Un possibile collegamento tra l’aumento dell’ossigeno e il Grande Evento di Biodiversificazione dell’Ordoviciano

Aumento dell'ossigeno nella formazione Shingle Pass Limestone (Immagine cortesia Cole Edwards)
Aumento dell’ossigeno nella formazione Shingle Pass Limestone (Immagine cortesia Cole Edwards)

Un articolo pubblicato sulla rivista “Nature Geoscience” descrive una ricerca sulla radiazione evolutiva, nel senso di rapida diversificazione di nuove specie, avvenuta nel periodo Ordoviciano, tra 445 e 485 milioni di anni fa circa. Conosciuto come il Grande Evento di Biodiversificazione dell’Ordoviciano (great Ordovician biodiversification event, GOBE), portò a una fortissima crescita nel numero di specie e secondo un team di ricercatori fu causato anche da un’aumento dell’80% nei livelli di ossigeno nell’aria.

L’evento di radiazione evolutiva più conosciuto e forse più importante nella storia della vita sulla Terra fu l’esplosione del Cambriano, che a partire da 540 milioni di anni fa circa nel giro di poche decine di milioni di anni portò all’evoluzione dei phylum esistenti oggi. Tuttavia, alla fine del Cambriano, circa 488 milioni di anni fa, vi fu un’estinzione di massa e una successiva ripresa con un nuovo evento di radiazione evolutiva, appunto il GOBE.

Una serie di ipotesi è stata avanzata per spiegare il GOBE invocando possibili cause geologiche legate alla deriva dei continenti e/o attività vulcanica particolarmente forte e perfino una possibile pioggia di meteoriti che avrebbe colpito la Terra con conseguenti cambiamenti climatici molto marcati. Questa nuova ricerca si è concentrata sull’aumento di ossigeno disponibile con la difficoltà di trovarne le tracce dopo oltre 400 milioni di anni.

I ricercatori hanno usato due approcci che sono quasi indipendenti utilizzando diversi dati geochimici predicendo lo stesso livello di ossigenazione avvenuto più o meno nello stesso periodo della diversificazione. Essi hanno anche fatto un altro collegamento tra biodiversificazione e livelli di ossigeno nel corso dell’Ordoviciano, dove livelli di ossigeno simili a quelli odierni vennero raggiunti circa 455 milioni di anni fa.
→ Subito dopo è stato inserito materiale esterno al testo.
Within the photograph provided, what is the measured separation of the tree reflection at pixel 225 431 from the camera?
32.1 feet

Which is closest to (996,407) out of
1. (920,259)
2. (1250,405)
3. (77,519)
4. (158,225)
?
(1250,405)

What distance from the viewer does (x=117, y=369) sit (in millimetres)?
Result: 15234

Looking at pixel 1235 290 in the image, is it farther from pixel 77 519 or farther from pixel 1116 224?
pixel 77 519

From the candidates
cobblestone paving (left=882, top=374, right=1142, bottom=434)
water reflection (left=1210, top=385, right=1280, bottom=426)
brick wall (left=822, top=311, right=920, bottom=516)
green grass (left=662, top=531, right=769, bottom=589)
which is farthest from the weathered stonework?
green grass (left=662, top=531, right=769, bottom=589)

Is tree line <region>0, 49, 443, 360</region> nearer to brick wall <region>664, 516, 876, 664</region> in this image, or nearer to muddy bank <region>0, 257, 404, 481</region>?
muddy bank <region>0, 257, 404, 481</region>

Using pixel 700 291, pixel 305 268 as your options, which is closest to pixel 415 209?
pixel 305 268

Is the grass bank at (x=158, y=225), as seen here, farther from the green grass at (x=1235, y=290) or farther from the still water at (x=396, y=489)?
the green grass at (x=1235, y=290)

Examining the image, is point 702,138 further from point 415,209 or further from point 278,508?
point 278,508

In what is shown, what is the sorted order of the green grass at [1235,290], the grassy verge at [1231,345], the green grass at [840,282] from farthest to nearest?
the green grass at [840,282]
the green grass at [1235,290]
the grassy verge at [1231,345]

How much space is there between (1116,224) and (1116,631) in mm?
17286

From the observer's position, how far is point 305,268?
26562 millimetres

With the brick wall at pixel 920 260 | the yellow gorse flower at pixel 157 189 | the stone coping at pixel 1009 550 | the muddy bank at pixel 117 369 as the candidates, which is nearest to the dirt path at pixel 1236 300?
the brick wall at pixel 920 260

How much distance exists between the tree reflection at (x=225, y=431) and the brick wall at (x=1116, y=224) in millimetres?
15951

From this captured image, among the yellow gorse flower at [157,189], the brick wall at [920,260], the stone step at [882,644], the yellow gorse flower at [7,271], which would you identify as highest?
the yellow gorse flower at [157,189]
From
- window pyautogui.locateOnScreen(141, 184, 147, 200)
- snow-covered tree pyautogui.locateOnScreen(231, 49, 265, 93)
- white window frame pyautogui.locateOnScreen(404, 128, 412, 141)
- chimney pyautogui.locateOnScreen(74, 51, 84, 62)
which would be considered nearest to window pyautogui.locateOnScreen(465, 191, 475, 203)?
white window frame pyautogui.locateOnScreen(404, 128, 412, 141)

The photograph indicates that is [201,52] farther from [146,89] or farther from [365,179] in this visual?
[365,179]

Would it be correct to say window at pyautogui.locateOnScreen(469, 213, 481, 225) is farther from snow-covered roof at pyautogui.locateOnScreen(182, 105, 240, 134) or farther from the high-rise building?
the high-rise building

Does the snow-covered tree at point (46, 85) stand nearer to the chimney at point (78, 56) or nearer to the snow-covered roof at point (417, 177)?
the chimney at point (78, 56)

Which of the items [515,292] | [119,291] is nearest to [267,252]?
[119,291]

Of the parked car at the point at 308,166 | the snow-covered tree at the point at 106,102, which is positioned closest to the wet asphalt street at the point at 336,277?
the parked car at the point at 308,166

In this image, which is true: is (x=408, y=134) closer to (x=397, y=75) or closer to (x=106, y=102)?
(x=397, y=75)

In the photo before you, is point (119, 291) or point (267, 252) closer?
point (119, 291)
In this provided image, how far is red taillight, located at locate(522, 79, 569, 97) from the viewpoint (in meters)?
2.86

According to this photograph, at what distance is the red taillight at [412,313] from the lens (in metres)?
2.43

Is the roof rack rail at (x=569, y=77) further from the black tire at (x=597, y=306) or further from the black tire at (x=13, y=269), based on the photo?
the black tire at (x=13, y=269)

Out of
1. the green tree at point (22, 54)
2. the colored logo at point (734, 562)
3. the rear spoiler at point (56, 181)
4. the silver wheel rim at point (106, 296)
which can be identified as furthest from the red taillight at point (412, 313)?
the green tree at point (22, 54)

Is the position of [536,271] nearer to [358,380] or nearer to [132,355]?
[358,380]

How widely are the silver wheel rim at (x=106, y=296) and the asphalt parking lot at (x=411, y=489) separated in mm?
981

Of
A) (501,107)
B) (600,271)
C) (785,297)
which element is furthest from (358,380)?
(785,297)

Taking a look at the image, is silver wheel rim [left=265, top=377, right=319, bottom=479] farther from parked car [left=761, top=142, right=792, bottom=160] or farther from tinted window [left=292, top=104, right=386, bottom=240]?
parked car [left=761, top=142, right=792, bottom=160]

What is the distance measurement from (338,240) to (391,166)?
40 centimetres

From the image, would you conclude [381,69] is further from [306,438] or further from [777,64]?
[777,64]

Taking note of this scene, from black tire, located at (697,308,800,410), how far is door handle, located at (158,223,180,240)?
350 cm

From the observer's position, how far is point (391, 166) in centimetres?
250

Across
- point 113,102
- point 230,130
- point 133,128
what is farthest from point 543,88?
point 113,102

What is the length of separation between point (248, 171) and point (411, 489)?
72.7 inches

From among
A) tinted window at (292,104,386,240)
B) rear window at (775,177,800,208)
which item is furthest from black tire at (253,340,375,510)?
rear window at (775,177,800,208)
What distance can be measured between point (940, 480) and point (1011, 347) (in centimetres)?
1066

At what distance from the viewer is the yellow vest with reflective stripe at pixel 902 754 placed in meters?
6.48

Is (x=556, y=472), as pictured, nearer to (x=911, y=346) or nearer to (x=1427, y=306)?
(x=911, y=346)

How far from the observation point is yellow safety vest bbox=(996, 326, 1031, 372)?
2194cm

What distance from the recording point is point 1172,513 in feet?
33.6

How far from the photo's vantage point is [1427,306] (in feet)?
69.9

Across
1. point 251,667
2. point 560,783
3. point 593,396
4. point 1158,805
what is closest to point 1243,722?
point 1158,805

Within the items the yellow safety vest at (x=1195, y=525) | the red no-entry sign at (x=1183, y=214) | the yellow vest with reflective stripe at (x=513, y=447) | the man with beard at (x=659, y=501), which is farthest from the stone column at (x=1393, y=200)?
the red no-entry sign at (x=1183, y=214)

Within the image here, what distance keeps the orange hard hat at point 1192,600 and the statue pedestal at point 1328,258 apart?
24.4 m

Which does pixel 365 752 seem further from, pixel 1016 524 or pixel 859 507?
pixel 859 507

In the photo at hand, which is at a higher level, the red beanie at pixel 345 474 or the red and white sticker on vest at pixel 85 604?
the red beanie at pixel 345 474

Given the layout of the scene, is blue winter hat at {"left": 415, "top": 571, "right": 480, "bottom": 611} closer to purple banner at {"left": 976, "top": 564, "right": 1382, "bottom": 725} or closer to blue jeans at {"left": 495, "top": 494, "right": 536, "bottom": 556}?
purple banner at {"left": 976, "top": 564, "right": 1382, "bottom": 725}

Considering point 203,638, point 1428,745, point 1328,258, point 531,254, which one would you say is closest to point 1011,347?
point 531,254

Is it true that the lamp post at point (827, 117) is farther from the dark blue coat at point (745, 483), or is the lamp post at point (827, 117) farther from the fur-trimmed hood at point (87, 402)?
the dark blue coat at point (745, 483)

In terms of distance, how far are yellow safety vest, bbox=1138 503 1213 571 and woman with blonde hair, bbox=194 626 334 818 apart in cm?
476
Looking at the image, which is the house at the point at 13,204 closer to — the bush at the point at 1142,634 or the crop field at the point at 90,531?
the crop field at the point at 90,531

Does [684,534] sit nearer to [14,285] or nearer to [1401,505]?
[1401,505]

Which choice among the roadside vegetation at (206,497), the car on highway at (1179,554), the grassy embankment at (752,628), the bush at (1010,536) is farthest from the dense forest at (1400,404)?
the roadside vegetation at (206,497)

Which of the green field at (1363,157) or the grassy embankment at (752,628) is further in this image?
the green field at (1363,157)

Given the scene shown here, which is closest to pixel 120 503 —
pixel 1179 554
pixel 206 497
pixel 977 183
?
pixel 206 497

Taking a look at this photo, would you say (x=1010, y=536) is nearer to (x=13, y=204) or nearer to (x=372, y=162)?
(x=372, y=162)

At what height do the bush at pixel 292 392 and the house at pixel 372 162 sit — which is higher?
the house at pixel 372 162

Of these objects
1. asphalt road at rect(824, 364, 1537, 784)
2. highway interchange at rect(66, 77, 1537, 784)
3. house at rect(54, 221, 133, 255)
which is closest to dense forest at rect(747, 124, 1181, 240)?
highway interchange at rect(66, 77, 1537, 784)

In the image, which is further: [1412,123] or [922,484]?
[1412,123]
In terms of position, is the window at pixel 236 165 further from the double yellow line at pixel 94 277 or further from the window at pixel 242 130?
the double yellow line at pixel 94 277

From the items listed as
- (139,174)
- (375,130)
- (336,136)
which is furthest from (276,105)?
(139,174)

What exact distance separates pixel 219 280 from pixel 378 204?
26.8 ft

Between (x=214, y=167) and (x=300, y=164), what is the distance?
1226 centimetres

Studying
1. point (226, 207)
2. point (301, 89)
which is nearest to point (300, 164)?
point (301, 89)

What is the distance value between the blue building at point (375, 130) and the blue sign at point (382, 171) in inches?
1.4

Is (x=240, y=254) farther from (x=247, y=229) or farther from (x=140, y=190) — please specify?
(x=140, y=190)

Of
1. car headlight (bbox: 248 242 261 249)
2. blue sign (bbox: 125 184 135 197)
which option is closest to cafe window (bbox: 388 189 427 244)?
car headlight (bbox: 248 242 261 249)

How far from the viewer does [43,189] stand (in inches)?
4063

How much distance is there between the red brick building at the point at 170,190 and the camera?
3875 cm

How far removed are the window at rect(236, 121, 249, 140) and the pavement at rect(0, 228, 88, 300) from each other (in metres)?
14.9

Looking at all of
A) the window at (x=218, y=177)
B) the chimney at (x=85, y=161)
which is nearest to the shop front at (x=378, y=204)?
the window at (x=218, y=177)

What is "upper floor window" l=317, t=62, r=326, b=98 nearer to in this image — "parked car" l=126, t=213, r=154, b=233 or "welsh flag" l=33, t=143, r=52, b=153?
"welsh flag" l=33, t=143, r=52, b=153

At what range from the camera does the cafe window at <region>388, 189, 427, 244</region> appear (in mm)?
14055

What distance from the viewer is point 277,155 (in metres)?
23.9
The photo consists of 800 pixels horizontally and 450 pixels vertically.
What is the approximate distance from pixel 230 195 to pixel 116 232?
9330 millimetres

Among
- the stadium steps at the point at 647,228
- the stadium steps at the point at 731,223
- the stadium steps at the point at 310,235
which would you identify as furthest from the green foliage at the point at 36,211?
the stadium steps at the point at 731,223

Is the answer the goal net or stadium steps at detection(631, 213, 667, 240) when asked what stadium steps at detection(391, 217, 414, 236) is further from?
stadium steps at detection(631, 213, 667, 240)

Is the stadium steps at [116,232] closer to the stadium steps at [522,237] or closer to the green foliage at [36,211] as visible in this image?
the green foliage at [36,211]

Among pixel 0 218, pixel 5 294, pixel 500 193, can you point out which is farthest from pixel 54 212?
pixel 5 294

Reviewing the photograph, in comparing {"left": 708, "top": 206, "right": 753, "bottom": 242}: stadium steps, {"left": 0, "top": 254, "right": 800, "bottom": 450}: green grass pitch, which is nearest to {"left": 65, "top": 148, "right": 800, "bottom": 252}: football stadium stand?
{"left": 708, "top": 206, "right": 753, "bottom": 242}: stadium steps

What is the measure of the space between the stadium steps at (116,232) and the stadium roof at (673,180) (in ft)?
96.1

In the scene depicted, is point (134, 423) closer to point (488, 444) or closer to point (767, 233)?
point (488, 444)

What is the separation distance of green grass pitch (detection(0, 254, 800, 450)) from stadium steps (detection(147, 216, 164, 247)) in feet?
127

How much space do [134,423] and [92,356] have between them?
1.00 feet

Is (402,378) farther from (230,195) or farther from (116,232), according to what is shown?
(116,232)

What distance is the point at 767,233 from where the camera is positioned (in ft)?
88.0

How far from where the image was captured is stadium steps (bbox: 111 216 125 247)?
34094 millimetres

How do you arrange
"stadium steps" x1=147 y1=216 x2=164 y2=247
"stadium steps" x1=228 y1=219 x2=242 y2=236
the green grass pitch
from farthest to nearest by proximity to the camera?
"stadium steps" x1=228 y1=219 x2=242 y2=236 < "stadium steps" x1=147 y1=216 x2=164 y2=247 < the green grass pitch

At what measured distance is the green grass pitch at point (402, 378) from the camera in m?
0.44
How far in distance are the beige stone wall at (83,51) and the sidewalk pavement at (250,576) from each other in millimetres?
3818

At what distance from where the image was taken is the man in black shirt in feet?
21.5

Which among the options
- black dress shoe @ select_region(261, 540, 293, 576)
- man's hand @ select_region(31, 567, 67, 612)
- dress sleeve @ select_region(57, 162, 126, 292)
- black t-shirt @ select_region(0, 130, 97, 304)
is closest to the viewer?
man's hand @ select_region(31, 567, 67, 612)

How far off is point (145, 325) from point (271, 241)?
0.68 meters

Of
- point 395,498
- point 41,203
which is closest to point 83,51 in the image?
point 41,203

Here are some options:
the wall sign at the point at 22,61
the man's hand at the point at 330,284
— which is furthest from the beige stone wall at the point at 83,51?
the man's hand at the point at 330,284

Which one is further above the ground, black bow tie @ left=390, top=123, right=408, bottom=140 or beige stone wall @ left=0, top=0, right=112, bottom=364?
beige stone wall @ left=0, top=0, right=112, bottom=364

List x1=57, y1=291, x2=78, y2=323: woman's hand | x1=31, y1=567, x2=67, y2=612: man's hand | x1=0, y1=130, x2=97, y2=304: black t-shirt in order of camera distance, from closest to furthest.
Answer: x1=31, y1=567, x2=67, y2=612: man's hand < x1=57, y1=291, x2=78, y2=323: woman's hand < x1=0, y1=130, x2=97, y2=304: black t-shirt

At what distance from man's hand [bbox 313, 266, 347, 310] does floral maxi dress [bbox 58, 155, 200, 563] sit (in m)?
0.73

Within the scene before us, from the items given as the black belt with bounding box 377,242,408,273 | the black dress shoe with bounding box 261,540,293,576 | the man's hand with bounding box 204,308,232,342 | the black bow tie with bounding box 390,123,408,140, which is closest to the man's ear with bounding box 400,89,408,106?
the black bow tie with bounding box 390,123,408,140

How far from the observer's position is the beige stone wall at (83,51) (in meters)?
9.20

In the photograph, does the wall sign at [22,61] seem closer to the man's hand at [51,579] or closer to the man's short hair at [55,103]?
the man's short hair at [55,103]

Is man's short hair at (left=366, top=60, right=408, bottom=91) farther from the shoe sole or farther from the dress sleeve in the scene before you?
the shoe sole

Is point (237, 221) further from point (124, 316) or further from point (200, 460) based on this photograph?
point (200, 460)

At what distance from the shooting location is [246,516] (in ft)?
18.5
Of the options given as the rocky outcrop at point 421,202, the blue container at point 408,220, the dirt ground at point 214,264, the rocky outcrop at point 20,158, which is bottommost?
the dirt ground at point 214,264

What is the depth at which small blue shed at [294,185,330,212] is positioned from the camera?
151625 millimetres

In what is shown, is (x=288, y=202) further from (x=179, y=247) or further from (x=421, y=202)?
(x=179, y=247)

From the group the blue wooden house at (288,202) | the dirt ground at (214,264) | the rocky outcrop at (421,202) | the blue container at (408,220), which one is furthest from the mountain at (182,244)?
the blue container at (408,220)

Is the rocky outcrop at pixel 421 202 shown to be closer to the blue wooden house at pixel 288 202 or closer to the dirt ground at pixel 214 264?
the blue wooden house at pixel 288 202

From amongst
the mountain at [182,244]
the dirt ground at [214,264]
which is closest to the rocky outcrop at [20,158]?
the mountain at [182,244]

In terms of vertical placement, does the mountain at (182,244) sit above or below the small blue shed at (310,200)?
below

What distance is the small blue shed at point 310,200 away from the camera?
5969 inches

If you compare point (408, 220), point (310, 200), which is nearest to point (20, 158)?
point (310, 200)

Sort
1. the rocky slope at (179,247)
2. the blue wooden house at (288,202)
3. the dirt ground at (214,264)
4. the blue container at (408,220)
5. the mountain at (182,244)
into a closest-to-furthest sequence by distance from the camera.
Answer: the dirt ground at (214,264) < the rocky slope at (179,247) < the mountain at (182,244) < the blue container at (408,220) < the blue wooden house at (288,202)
L’immagine mostra un’area della formazione chiamata Shingle Pass Limestone in Nevada in cui campioni delle rocce calcaree sono stati analizzati per effettuare una delle stime dell’ossigeno. Nel grafico la linea rossa rappresenta i livelli di ossigeno stimati basandosi sulle tendenze degli isotopi di carbonio e zolfo nelle rocce. La linea blu rappresenta i livelli di ossigeno stimati usando dati degli isotopi di carbonio dalle rocce e materia organica. La linea nera rappresenta i livelli di biodiversità globale durante il Cambriano, l’Ordoviciano e il Siluriano.

Cole Edwards di Appalachian State, l’investigatore principale in questa ricerca, ha sottolineato il fatto che probabilmente l’aumento di ossigeno non è stata l’unica causa del GOBE ma si è sommato ad altri cambiamenti ambientali. Ciò che è certo è che lo studio mostra un incremento dell’ossigeno dal 14% dell’atmosfera nell’Ordoviciano medio, 460-465 milioni di anni fa, al 24% nell’Ordoviciano superiore, 450-455 milioni di anni fa.

La valutazione dell’importanza dei vari fattori nel GOBE è difficile e i ricercatori sono prudenti nelle loro conclusioni. Tuttavia, Matthew Saltzman dell’Università di Ohio State, uno degli autori della ricerca, ha sottolineato l’importanza dell’ossigeno nella comprensione della diversificazione e dell’abbondanza degli animali nell’Ordoviciano, un periodo chiave per l’evoluzione degli animali.